Ao terminar a leitura estava
tão indignada com o machismo do autor que mandou uma carta de protesto ao
editor chefe do jornal. Apesar dos errinhos de gramatica, George Madden ficou
impressionado com o estilo e a audácia da moça, que assinava Orfã Solitária, e
quis conhece-la.
O encontro aconteceu dias
depois e Elizabeth Jane Cochran foi imediatamente contratada como repórter.
Por sugestão do próprio
editor, trocou o nome para Nellie Bly
(personagem de uma canção popular na época).
E nos 40 anos seguintes
mostraria ao mundo do que as mulheres eram capazes ao se tornar a primeira
celebridade internacional do jornalismo americano.

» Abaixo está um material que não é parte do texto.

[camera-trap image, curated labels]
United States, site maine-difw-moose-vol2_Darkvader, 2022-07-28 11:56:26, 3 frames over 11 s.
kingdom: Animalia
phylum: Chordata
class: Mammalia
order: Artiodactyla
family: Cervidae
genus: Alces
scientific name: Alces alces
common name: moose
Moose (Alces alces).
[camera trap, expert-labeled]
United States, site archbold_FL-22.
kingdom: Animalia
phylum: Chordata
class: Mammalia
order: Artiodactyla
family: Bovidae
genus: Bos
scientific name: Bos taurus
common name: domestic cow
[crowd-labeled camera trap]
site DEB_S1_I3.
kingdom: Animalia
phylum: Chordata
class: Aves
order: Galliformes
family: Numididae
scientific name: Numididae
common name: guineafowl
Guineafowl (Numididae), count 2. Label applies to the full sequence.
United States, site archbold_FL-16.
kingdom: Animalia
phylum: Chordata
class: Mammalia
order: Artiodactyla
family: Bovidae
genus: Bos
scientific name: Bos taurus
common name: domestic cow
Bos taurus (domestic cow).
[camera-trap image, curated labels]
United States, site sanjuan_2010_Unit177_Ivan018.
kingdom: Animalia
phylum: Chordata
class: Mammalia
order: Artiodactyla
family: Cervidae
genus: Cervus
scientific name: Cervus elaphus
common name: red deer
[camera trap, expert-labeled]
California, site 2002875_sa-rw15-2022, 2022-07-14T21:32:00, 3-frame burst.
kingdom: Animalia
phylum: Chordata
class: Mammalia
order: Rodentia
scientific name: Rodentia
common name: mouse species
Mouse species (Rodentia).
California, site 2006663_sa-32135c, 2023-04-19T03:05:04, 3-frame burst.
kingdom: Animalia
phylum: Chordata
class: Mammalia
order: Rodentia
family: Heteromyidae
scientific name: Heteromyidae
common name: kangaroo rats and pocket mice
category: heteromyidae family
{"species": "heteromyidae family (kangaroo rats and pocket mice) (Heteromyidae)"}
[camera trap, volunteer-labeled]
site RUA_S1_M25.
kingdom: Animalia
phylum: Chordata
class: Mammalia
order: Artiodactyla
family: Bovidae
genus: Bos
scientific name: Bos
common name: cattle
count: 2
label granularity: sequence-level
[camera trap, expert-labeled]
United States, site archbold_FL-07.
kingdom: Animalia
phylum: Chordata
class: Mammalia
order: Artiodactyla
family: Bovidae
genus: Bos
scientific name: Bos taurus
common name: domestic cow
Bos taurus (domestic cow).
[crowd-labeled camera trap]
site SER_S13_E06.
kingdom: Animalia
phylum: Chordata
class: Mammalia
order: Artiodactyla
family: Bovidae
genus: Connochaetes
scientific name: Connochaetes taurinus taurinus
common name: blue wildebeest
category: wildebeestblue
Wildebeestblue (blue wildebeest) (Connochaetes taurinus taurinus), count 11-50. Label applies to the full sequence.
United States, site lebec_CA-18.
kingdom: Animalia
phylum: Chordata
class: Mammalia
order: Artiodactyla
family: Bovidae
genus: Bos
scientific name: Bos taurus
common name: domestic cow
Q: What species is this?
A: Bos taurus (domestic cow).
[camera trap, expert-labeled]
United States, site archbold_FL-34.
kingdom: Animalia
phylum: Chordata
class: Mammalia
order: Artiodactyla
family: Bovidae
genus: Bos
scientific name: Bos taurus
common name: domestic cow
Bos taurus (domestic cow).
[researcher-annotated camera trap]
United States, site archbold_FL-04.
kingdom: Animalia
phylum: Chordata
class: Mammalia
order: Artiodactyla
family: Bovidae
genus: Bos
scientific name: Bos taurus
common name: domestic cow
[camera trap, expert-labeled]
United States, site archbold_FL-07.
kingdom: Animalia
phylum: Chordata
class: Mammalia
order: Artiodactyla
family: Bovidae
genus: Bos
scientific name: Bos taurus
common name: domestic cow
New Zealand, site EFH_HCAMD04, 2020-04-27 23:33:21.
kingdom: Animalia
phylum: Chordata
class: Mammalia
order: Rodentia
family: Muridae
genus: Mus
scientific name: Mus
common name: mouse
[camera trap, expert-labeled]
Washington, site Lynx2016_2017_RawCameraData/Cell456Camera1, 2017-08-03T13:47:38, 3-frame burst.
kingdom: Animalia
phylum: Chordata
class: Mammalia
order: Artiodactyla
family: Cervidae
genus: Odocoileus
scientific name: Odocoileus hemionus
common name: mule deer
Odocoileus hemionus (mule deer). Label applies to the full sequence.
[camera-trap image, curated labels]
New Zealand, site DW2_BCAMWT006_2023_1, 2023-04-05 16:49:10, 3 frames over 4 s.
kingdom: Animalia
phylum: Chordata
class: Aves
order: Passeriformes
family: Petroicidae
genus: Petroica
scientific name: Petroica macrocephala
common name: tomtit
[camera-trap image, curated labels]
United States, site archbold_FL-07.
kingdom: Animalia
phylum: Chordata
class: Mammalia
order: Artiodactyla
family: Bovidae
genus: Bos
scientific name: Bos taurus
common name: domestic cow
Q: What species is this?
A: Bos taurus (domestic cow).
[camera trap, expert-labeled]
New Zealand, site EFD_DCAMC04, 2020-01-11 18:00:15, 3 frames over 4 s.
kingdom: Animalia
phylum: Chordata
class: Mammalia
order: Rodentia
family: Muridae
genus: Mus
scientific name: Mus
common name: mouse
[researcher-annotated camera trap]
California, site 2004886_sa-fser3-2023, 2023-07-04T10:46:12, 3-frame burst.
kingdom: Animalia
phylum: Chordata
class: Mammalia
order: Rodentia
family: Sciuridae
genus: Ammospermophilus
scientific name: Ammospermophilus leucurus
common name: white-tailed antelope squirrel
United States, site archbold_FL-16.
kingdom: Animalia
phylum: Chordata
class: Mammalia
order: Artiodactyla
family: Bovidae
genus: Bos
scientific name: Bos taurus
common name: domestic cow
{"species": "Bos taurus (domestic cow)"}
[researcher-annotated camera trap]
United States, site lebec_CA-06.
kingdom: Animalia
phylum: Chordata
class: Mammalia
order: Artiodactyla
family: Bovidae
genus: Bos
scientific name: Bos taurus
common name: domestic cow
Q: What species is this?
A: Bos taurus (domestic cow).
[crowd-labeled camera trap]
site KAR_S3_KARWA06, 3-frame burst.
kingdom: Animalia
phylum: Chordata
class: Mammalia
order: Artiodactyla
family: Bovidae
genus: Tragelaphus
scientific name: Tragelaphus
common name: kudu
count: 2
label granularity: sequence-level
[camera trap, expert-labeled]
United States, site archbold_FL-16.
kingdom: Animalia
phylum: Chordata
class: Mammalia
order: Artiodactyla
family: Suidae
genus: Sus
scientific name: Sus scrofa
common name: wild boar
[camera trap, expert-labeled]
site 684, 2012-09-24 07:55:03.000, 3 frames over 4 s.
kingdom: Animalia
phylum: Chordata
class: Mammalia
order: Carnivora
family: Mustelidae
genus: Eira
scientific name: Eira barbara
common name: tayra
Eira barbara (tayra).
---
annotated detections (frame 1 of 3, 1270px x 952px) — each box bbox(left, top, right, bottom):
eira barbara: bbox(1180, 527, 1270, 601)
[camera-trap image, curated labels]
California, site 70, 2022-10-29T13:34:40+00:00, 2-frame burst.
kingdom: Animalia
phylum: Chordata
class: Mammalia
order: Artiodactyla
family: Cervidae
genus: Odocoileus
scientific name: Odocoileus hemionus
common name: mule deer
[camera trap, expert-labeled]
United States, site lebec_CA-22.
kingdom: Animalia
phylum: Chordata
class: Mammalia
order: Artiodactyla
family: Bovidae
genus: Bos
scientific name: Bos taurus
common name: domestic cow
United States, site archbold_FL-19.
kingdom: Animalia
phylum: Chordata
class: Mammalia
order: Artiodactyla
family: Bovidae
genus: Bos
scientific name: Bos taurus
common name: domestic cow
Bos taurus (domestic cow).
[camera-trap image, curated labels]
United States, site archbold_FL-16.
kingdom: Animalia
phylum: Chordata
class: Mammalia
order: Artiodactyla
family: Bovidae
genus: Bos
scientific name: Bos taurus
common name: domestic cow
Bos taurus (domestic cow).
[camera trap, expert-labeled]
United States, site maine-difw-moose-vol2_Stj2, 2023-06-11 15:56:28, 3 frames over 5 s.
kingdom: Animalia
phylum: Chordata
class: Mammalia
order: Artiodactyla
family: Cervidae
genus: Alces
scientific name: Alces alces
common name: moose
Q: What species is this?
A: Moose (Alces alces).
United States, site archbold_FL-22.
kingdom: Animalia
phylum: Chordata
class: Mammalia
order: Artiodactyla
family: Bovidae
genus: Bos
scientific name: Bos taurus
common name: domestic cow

O emprego de Elizabeth deve
ter sido um choque para a mãe dela. Mesmo “protegida” por um pseudônimo, aquele
estava longe de ser um trabalho apropriado para uma jovem bem nascida, filha de
juiz. Logo sua princesinha que desde pequena só vestia de cor-de-rosa e era
chamava de Pink. Talvez a senhora Mary Jane Cochran tenha atribuído a intempestiva
decisão da moça aos problemas financeiros que a família enfrentou depois que
seu marido morreu, deixando-a com dívidas e 15 filhos para criar.
A mimada Pink tinha 6 anos
na ocasião e, de uma hora para outra, seu estilo de vida mudou a ponto de ser
obrigada a cuidar dos irmãos mais novos. Mas os biógrafos de Nellie Bly tem
outra explicação: diferentemente de sua mãe, ela estava decidida a jamais
depender de um homem.
Forte evidencia disso seria
a primeira matéria da nova repórter do Pittisbugh
Dispach, denunciando o grave desamparo legal das mulheres casadas e separadas
e, reivindicando mudanças nas leis.
Injustiças sociais de
maneira geral, e em especial as cometidas contra as mulheres, eram o tema
preferido de Nellie, que não se contentava em escrever o que os entrevistados
lhe contavam. Queria ver e sentir na pele. Fazer, enfim, o que hoje é conhecido
como jornalismo investigativo – e que,
antes dela, ninguém tinha feito.
Para escrever a segunda
matéria, virou operária de fábrica e expôs as péssimas condições de trabalho
dos “colegas”, os baixos salários e a exploração de mão de obra infantil.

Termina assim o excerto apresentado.